Como nota o doutor Yuri Silva Portela, pós-graduado em Geriatria, a escassez de geriatras no Brasil é um dos indicadores mais concretos dessa desproporção. Posto que o país forma muito menos especialistas em envelhecimento do que a demanda atual exige, e a distribuição desses profissionais é ainda mais desequilibrada, concentrada nos grandes centros e praticamente ausente no interior. Essa lacuna não é uma abstração estatística. Ela tem rosto, nome e consequências clínicas reais.

O Nordeste, especialmente o interior, concentra algumas das populações mais vulneráveis a esse descompasso. Idosos com baixa escolaridade, em situação de pobreza, sem acesso regular a serviços especializados e muitas vezes sem uma rede familiar de suporte próxima. É para essas pessoas que o Humaniza Sertão se desloca uma vez por mês no sertão de Quixadá.

O que a qualidade dos anos vividos tem a ver com o cuidado recebido?

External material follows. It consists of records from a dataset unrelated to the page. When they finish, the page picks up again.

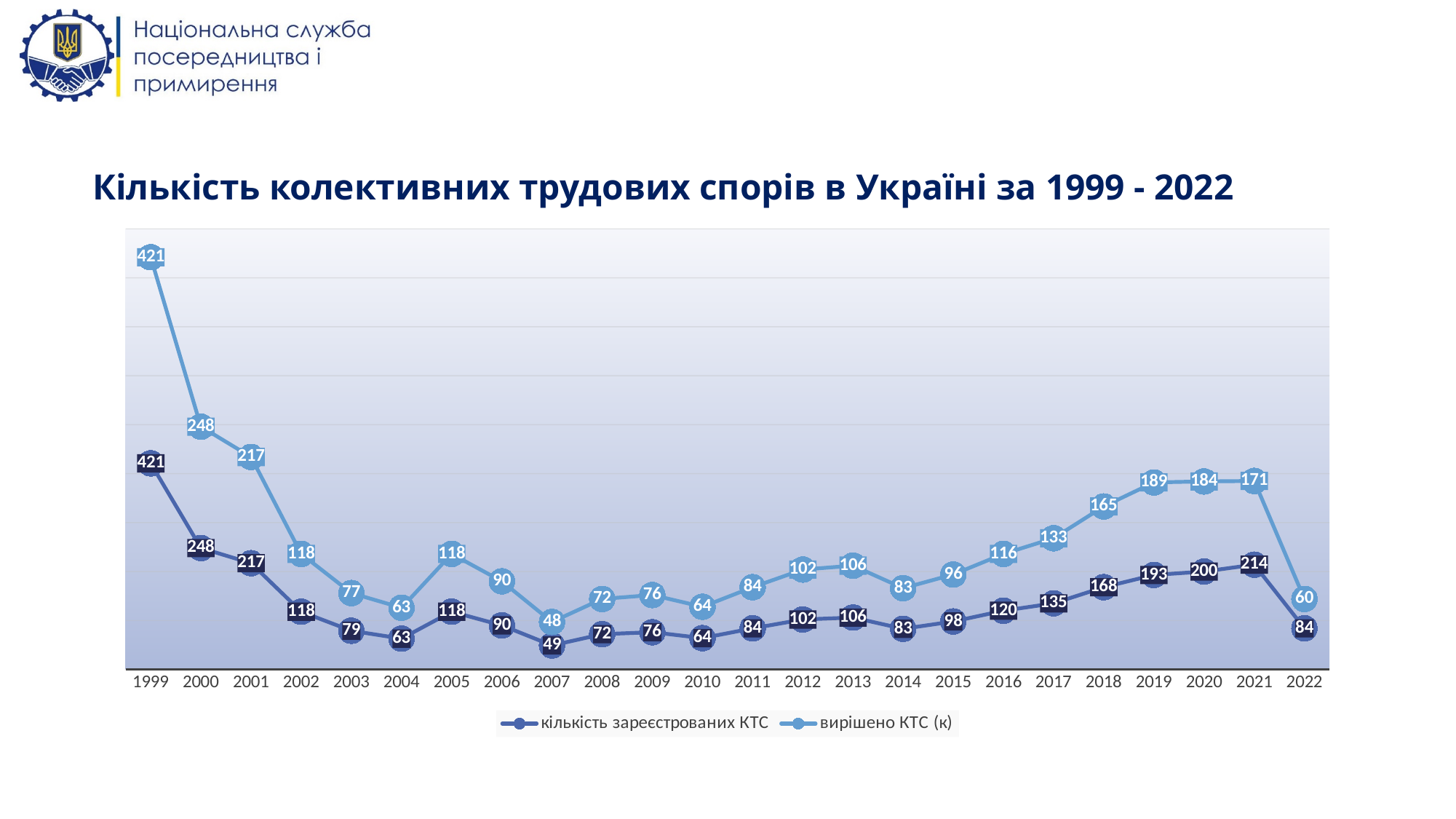
What type of chart is shown on the slide? line chart Which is larger in 2020: 'кількість зареєстрованих КТС' or 'вирішено КТС (к)'? кількість зареєстрованих КТС What is the value of 'кількість зареєстрованих КТС' in 2007? 49 How many years are plotted along the x axis? 24 What is the value of 'вирішено КТС (к)' in 2019? 189 Does 'кількість зареєстрованих КТС' rise or fall from 2016 to 2021? rise How many series does the legend list? 2 In which year is 'вирішено КТС (к)' highest? 1999 What is the difference between 'кількість зареєстрованих КТС' in 2021 and in 2022? 130 What is the value of 'кількість зареєстрованих КТС' in 2021? 214 In which year is 'кількість зареєстрованих КТС' lowest? 2007 What is the title of the chart? Кількість колективних трудових спорів в Україні за 1999 - 2022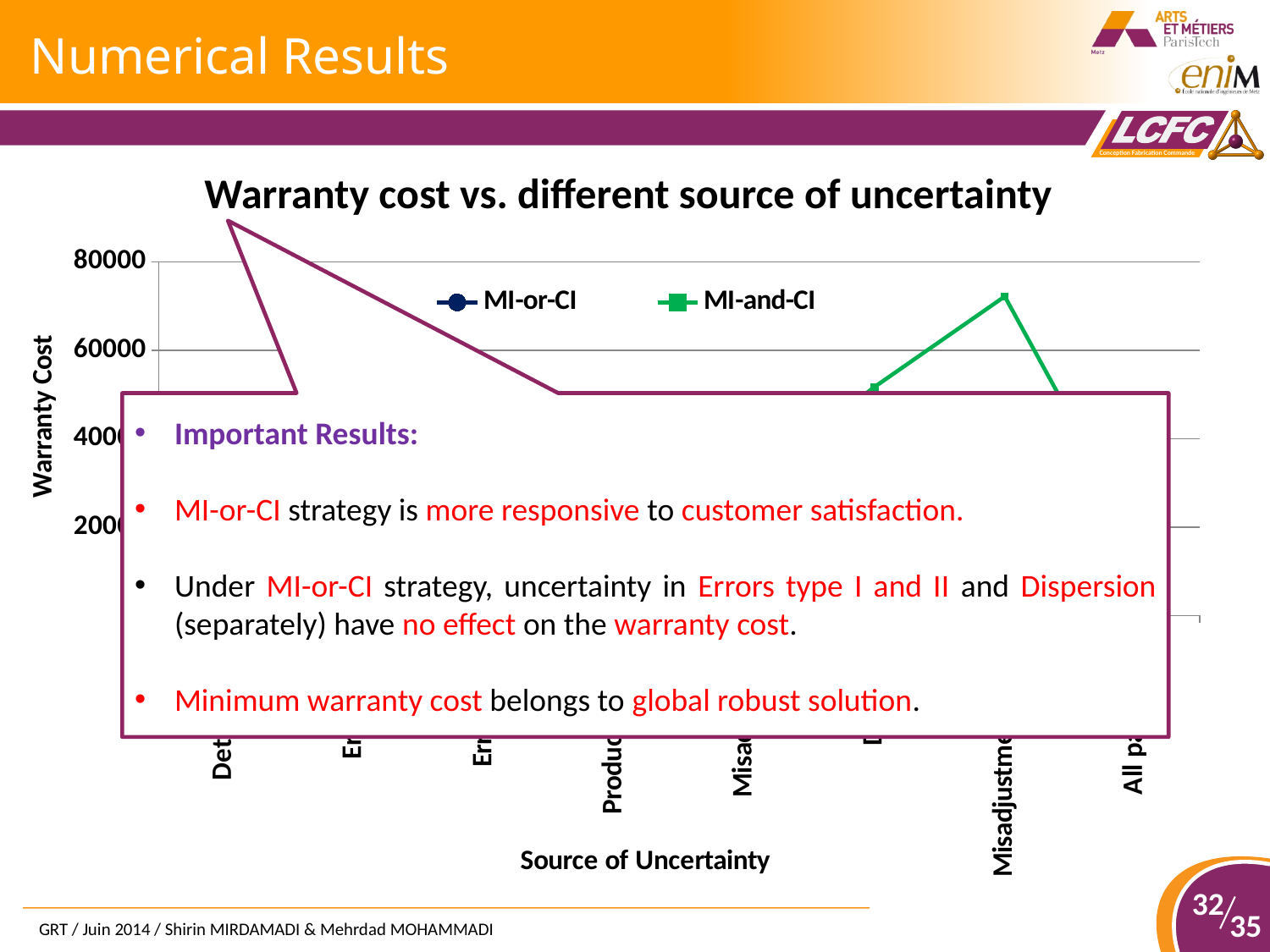
What is the highest tick value shown on the vertical axis of the chart? 80000 What is the label of the vertical axis of the chart? Warranty Cost What kind of chart is shown on the slide? line chart What is the label of the horizontal axis of the chart? Source of Uncertainty Is the highest visible value of the MI-and-CI series greater or less than 60000? greater How many series does the chart legend list? 2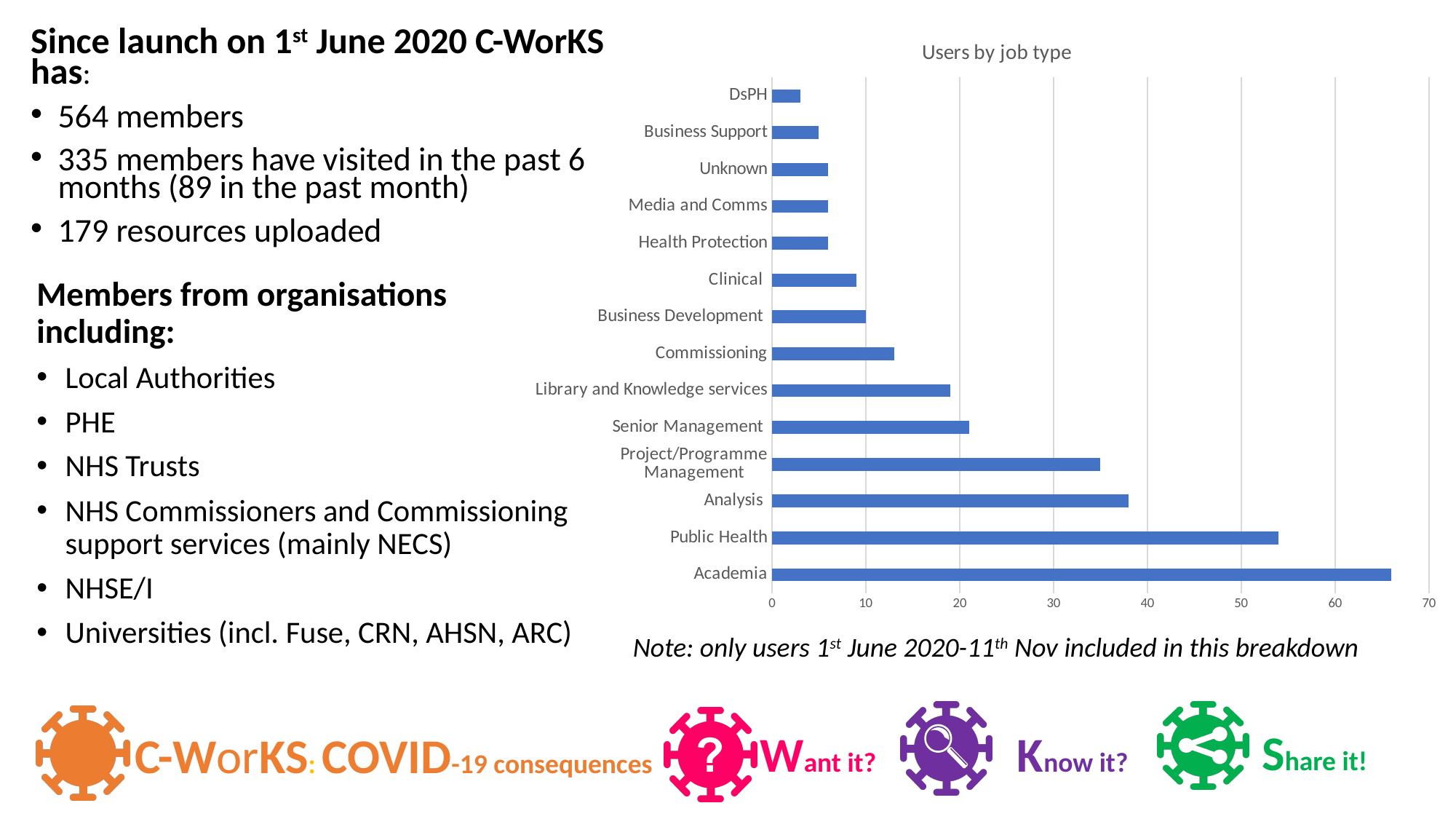
Which job type has the lowest number of users? DsPH Which job type has the highest number of users? Academia Which has more users, Public Health or Analysis? Public Health What type of chart is shown on the slide? bar chart Is the value for Academia greater or less than 60? greater Is the value for Analysis greater or less than 40? less What is the title of the chart? Users by job type Is the value for Commissioning greater or less than 10? greater Which has more users, Library and Knowledge services or Clinical? Library and Knowledge services How many job type categories are shown in the chart? 14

A expectativa de vida saudável, que mede não apenas quantos anos a pessoa vive, mas quantos deles são vividos com funcionalidade e qualidade, é o indicador que melhor captura o impacto do cuidado sobre o envelhecimento. Esse número é profundamente influenciado pelo acesso ao acompanhamento geriátrico preventivo, pela qualidade da atenção primária e pela existência de suporte social e comunitário.

Yuri Silva Portela
Yuri Silva Portela

Na visão do doutor Yuri Silva Portela, cada consulta geriátrica preventiva realizada num idoso que nunca teve esse acesso é um passo em direção a uma expectativa de vida saudável maior para aquela pessoa. O impacto não é imediato, mas é real e acumulativo. Identificar e tratar hipertensão, sarcopenia, comprometimento cognitivo leve e depressão num idoso de sessenta anos muda o curso do envelhecimento dele de formas que os próximos vinte anos vão revelar.

Como o Humaniza Sertão contribui para esse cenário?

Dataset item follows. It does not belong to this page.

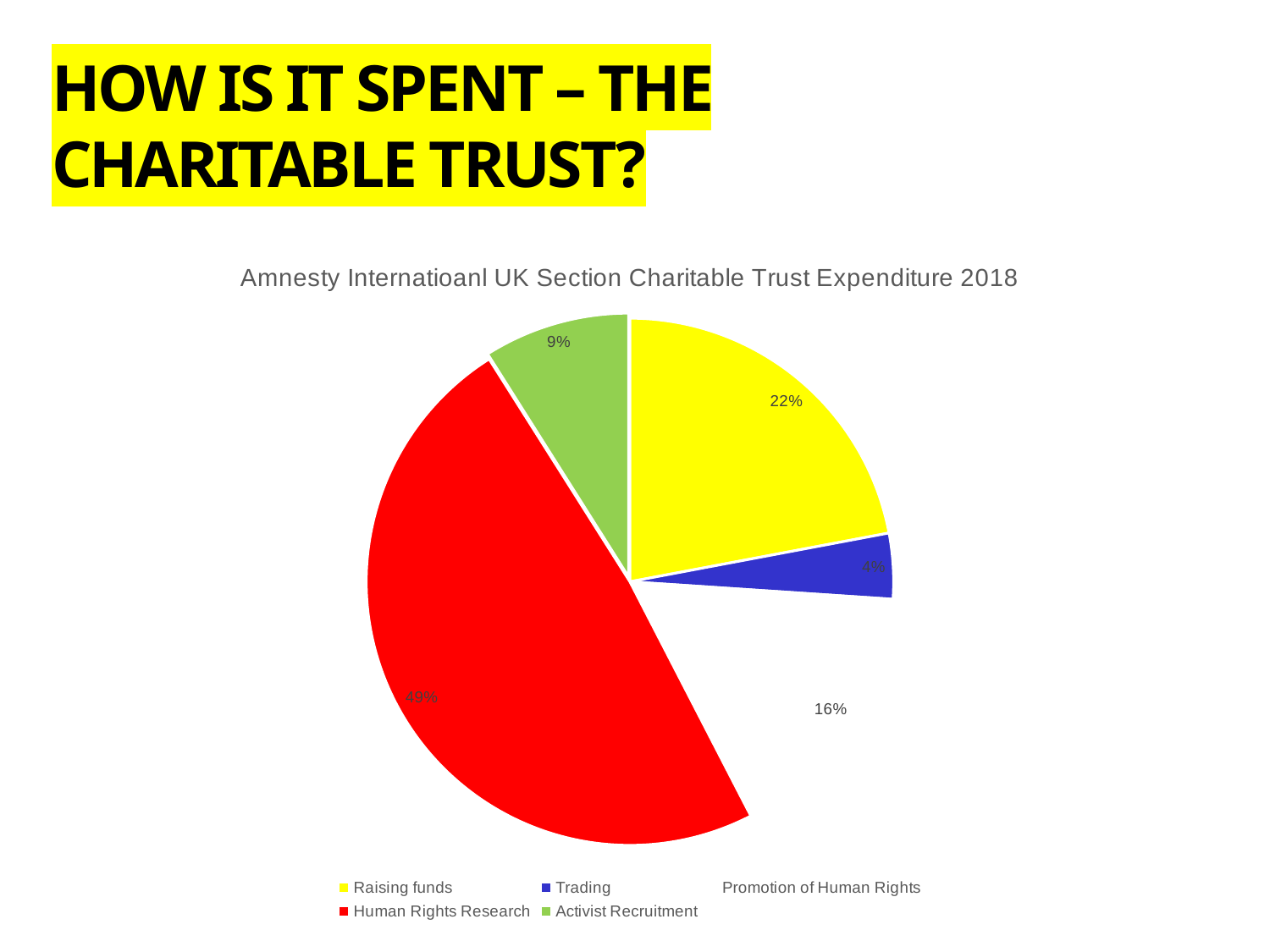
Which category has the smallest share of expenditure? Trading Which category has the largest share of expenditure? Human Rights Research How many categories does the legend list? 5 What type of chart is shown on the slide? Pie chart What percentage of expenditure goes to Human Rights Research? 49% What is the title of the chart? Amnesty Internatioanl UK Section Charitable Trust Expenditure 2018 Which is larger, Promotion of Human Rights or Activist Recruitment? Promotion of Human Rights What percentage of expenditure goes to Activist Recruitment? 9% How many percentage points larger is Human Rights Research than Raising funds? 27 What percentage of expenditure goes to Trading? 4% What percentage of expenditure goes to Promotion of Human Rights? 16% What percentage of expenditure goes to Raising funds? 22%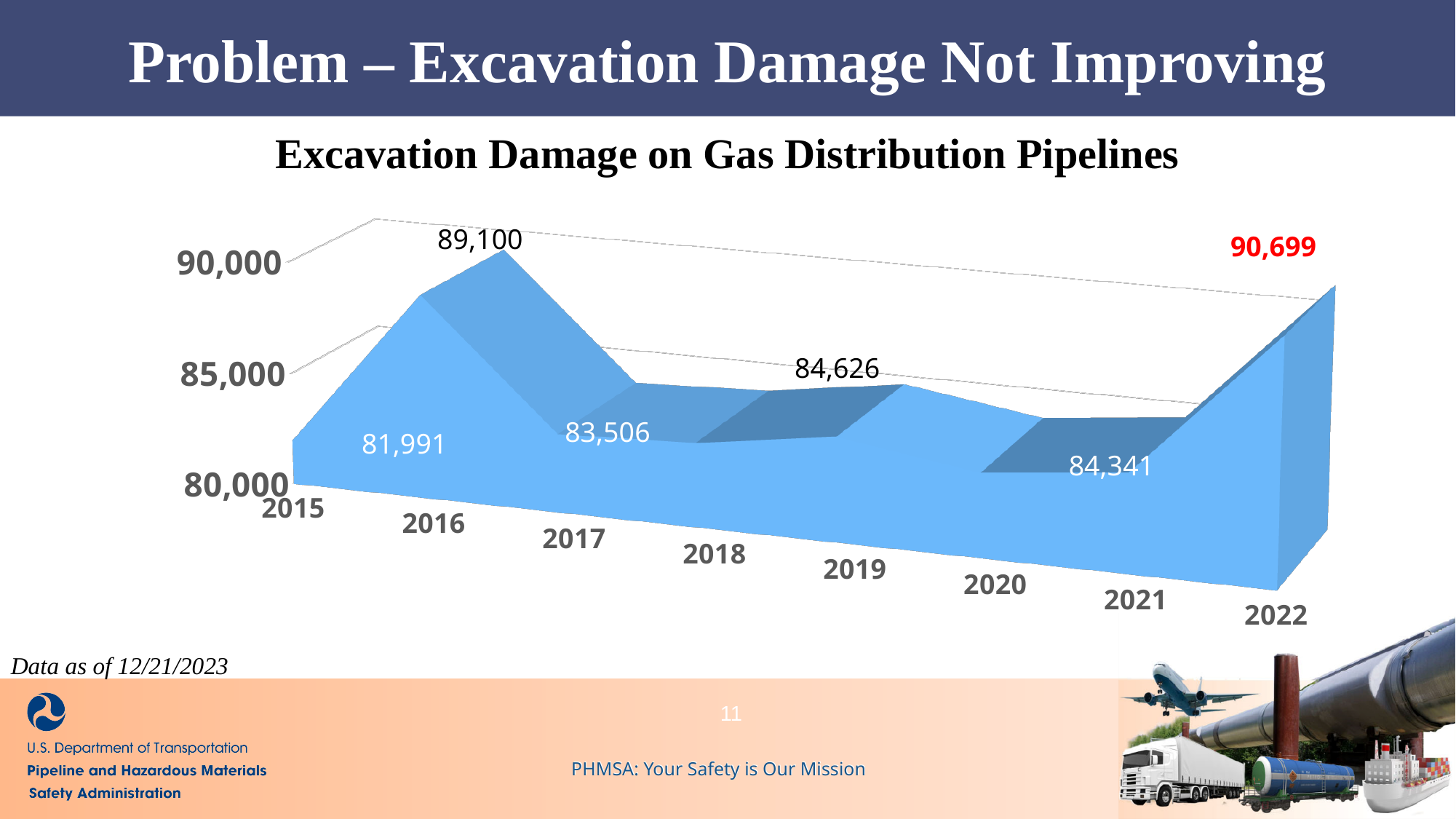
What is the value of excavation damage for 2022? 90,699 What is the title of the chart? Excavation Damage on Gas Distribution Pipelines Which year has the lowest excavation damage value? 2015 Which year's data label is shown in red? 2022 What kind of chart is shown on the slide? Area chart What is the difference between the 2022 value and the 2016 value? 1,599 Which is larger, the value for 2016 or the value for 2017? 2016 What is the value of excavation damage for 2015? 81,991 What is the value of excavation damage for 2016? 89,100 Which year has the highest excavation damage value? 2022 Is the value for 2022 greater or less than 90,000? greater How many years are plotted on the x axis of the chart? 8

O projeto não pretende resolver a crise demográfica do sistema de saúde brasileiro. Mas contribui, de forma mensurável, para que um grupo específico de pessoas vulneráveis tenha acesso a um cuidado que, de outra forma, jamais chegaria até elas. Em três anos de atuação, essa contribuição se traduz em diagnósticos realizados, tratamentos iniciados, famílias orientadas e comunidades que passaram a se relacionar de forma diferente com a própria saúde.

Sob a ótica do fundador do projeto social Humaniza Sertão, o doutor Yuri Silva Portela, os dados do Brasil sobre envelhecimento são, ao mesmo tempo, um alerta e um convite. Um alerta para que o sistema de saúde se adapte com urgência. E, um convite para que mais profissionais, mais iniciativas e mais políticas públicas se comprometam com a qualidade do envelhecimento de toda a população, não apenas de quem tem acesso facilitado.

Viver mais é uma conquista. Viver bem é uma escolha coletiva. O doutor Yuri Silva Portela acredita que o cuidado humanizado ao idoso é o investimento de maior retorno que o Brasil pode fazer agora.